## Instructions for the task
Each entry must be duplicated precisely, with nothing left out.

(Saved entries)

[Start of section]

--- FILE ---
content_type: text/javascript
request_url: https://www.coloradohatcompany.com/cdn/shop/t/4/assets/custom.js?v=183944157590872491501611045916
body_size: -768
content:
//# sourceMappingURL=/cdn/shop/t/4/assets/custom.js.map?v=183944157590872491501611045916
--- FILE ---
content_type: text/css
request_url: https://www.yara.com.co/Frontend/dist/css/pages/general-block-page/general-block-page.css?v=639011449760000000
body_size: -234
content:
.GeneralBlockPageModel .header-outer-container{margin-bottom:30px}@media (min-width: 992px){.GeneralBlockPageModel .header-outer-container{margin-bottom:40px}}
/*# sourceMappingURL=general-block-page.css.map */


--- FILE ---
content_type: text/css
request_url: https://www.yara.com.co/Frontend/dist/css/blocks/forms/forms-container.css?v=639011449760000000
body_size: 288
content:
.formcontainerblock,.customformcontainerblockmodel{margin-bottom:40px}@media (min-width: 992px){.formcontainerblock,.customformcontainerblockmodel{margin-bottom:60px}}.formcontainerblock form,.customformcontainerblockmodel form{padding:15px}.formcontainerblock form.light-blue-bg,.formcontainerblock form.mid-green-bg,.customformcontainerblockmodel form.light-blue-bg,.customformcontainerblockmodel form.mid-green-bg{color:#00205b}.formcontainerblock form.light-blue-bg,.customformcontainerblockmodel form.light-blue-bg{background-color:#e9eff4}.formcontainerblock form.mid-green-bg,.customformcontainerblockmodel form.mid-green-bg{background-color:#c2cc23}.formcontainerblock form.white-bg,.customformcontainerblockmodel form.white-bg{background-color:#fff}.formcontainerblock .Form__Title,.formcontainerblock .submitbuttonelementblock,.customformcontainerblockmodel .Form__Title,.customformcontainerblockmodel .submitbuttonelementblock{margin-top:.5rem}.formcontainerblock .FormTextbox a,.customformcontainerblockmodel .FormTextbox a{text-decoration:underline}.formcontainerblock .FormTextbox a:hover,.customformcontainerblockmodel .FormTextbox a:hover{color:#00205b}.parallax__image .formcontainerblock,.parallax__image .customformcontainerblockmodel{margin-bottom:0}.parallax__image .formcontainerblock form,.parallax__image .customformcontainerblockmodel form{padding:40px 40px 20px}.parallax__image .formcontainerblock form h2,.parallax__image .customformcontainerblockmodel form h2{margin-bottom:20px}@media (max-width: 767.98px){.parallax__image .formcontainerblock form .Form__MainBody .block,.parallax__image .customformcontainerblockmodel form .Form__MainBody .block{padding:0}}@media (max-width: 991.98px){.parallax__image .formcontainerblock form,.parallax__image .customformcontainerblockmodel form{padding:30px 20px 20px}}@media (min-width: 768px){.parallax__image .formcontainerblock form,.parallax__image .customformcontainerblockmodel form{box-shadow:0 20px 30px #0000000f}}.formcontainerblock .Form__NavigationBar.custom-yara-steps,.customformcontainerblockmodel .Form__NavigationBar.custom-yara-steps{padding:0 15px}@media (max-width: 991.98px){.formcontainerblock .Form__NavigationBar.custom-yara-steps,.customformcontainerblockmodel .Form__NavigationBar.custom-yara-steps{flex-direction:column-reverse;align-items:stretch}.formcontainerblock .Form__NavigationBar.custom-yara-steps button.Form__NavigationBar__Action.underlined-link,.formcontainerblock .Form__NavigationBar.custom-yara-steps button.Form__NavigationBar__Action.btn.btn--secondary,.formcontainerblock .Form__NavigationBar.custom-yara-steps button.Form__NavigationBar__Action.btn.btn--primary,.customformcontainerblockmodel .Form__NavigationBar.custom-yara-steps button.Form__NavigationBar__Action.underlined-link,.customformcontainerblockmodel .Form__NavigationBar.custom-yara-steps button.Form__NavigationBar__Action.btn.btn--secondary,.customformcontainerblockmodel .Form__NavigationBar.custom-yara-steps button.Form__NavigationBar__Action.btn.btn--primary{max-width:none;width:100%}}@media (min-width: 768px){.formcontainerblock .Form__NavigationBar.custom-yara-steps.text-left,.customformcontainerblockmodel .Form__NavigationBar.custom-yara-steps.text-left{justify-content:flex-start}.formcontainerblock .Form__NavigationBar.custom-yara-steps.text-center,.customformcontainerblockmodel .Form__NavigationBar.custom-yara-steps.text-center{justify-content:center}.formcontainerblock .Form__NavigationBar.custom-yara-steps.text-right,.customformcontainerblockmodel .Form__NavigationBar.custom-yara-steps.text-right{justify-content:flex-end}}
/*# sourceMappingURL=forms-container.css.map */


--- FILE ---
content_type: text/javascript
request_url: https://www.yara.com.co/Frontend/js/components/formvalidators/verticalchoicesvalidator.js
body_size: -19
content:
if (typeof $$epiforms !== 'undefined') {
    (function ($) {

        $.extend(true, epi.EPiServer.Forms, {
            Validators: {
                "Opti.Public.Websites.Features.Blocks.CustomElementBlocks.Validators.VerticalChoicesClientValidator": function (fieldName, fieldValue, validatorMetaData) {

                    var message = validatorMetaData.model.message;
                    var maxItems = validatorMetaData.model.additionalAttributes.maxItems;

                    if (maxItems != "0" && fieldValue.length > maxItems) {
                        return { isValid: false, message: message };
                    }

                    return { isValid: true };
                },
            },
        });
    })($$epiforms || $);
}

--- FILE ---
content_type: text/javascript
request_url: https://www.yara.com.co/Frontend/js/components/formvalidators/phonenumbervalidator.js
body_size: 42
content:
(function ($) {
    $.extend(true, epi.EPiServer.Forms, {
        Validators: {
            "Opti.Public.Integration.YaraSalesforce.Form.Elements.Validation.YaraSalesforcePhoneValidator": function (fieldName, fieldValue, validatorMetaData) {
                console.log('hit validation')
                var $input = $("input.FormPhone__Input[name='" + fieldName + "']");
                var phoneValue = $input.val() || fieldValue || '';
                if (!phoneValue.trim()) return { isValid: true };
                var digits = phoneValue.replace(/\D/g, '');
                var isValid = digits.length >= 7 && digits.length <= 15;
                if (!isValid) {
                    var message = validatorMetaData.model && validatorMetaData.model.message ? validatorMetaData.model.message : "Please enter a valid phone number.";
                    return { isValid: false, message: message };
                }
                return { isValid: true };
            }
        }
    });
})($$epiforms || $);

[End of section]

## Answer
--- FILE ---
content_type: text/javascript
request_url: https://www.coloradohatcompany.com/cdn/shop/t/4/assets/custom.js?v=183944157590872491501611045916
body_size: -768
content:
//# sourceMappingURL=/cdn/shop/t/4/assets/custom.js.map?v=183944157590872491501611045916
--- FILE ---
content_type: text/css
request_url: https://www.yara.com.co/Frontend/dist/css/pages/general-block-page/general-block-page.css?v=639011449760000000
body_size: -234
content:
.GeneralBlockPageModel .header-outer-container{margin-bottom:30px}@media (min-width: 992px){.GeneralBlockPageModel .header-outer-container{margin-bottom:40px}}
/*# sourceMappingURL=general-block-page.css.map */


--- FILE ---
content_type: text/css
request_url: https://www.yara.com.co/Frontend/dist/css/blocks/forms/forms-container.css?v=639011449760000000
body_size: 288
content:
.formcontainerblock,.customformcontainerblockmodel{margin-bottom:40px}@media (min-width: 992px){.formcontainerblock,.customformcontainerblockmodel{margin-bottom:60px}}.formcontainerblock form,.customformcontainerblockmodel form{padding:15px}.formcontainerblock form.light-blue-bg,.formcontainerblock form.mid-green-bg,.customformcontainerblockmodel form.light-blue-bg,.customformcontainerblockmodel form.mid-green-bg{color:#00205b}.formcontainerblock form.light-blue-bg,.customformcontainerblockmodel form.light-blue-bg{background-color:#e9eff4}.formcontainerblock form.mid-green-bg,.customformcontainerblockmodel form.mid-green-bg{background-color:#c2cc23}.formcontainerblock form.white-bg,.customformcontainerblockmodel form.white-bg{background-color:#fff}.formcontainerblock .Form__Title,.formcontainerblock .submitbuttonelementblock,.customformcontainerblockmodel .Form__Title,.customformcontainerblockmodel .submitbuttonelementblock{margin-top:.5rem}.formcontainerblock .FormTextbox a,.customformcontainerblockmodel .FormTextbox a{text-decoration:underline}.formcontainerblock .FormTextbox a:hover,.customformcontainerblockmodel .FormTextbox a:hover{color:#00205b}.parallax__image .formcontainerblock,.parallax__image .customformcontainerblockmodel{margin-bottom:0}.parallax__image .formcontainerblock form,.parallax__image .customformcontainerblockmodel form{padding:40px 40px 20px}.parallax__image .formcontainerblock form h2,.parallax__image .customformcontainerblockmodel form h2{margin-bottom:20px}@media (max-width: 767.98px){.parallax__image .formcontainerblock form .Form__MainBody .block,.parallax__image .customformcontainerblockmodel form .Form__MainBody .block{padding:0}}@media (max-width: 991.98px){.parallax__image .formcontainerblock form,.parallax__image .customformcontainerblockmodel form{padding:30px 20px 20px}}@media (min-width: 768px){.parallax__image .formcontainerblock form,.parallax__image .customformcontainerblockmodel form{box-shadow:0 20px 30px #0000000f}}.formcontainerblock .Form__NavigationBar.custom-yara-steps,.customformcontainerblockmodel .Form__NavigationBar.custom-yara-steps{padding:0 15px}@media (max-width: 991.98px){.formcontainerblock .Form__NavigationBar.custom-yara-steps,.customformcontainerblockmodel .Form__NavigationBar.custom-yara-steps{flex-direction:column-reverse;align-items:stretch}.formcontainerblock .Form__NavigationBar.custom-yara-steps button.Form__NavigationBar__Action.underlined-link,.formcontainerblock .Form__NavigationBar.custom-yara-steps button.Form__NavigationBar__Action.btn.btn--secondary,.formcontainerblock .Form__NavigationBar.custom-yara-steps button.Form__NavigationBar__Action.btn.btn--primary,.customformcontainerblockmodel .Form__NavigationBar.custom-yara-steps button.Form__NavigationBar__Action.underlined-link,.customformcontainerblockmodel .Form__NavigationBar.custom-yara-steps button.Form__NavigationBar__Action.btn.btn--secondary,.customformcontainerblockmodel .Form__NavigationBar.custom-yara-steps button.Form__NavigationBar__Action.btn.btn--primary{max-width:none;width:100%}}@media (min-width: 768px){.formcontainerblock .Form__NavigationBar.custom-yara-steps.text-left,.customformcontainerblockmodel .Form__NavigationBar.custom-yara-steps.text-left{justify-content:flex-start}.formcontainerblock .Form__NavigationBar.custom-yara-steps.text-center,.customformcontainerblockmodel .Form__NavigationBar.custom-yara-steps.text-center{justify-content:center}.formcontainerblock .Form__NavigationBar.custom-yara-steps.text-right,.customformcontainerblockmodel .Form__NavigationBar.custom-yara-steps.text-right{justify-content:flex-end}}
/*# sourceMappingURL=forms-container.css.map */


--- FILE ---
content_type: text/javascript
request_url: https://www.yara.com.co/Frontend/js/components/formvalidators/verticalchoicesvalidator.js
body_size: -19
content:
if (typeof $$epiforms !== 'undefined') {
    (function ($) {

        $.extend(true, epi.EPiServer.Forms, {
            Validators: {
                "Opti.Public.Websites.Features.Blocks.CustomElementBlocks.Validators.VerticalChoicesClientValidator": function (fieldName, fieldValue, validatorMetaData) {

                    var message = validatorMetaData.model.message;
                    var maxItems = validatorMetaData.model.additionalAttributes.maxItems;

                    if (maxItems != "0" && fieldValue.length > maxItems) {
                        return { isValid: false, message: message };
                    }

                    return { isValid: true };
                },
            },
        });
    })($$epiforms || $);
}

--- FILE ---
content_type: text/javascript
request_url: https://www.yara.com.co/Frontend/js/components/formvalidators/phonenumbervalidator.js
body_size: 42
content:
(function ($) {
    $.extend(true, epi.EPiServer.Forms, {
        Validators: {
            "Opti.Public.Integration.YaraSalesforce.Form.Elements.Validation.YaraSalesforcePhoneValidator": function (fieldName, fieldValue, validatorMetaData) {
                console.log('hit validation')
                var $input = $("input.FormPhone__Input[name='" + fieldName + "']");
                var phoneValue = $input.val() || fieldValue || '';
                if (!phoneValue.trim()) return { isValid: true };
                var digits = phoneValue.replace(/\D/g, '');
                var isValid = digits.length >= 7 && digits.length <= 15;
                if (!isValid) {
                    var message = validatorMetaData.model && validatorMetaData.model.message ? validatorMetaData.model.message : "Please enter a valid phone number.";
                    return { isValid: false, message: message };
                }
                return { isValid: true };
            }
        }
    });
})($$epiforms || $);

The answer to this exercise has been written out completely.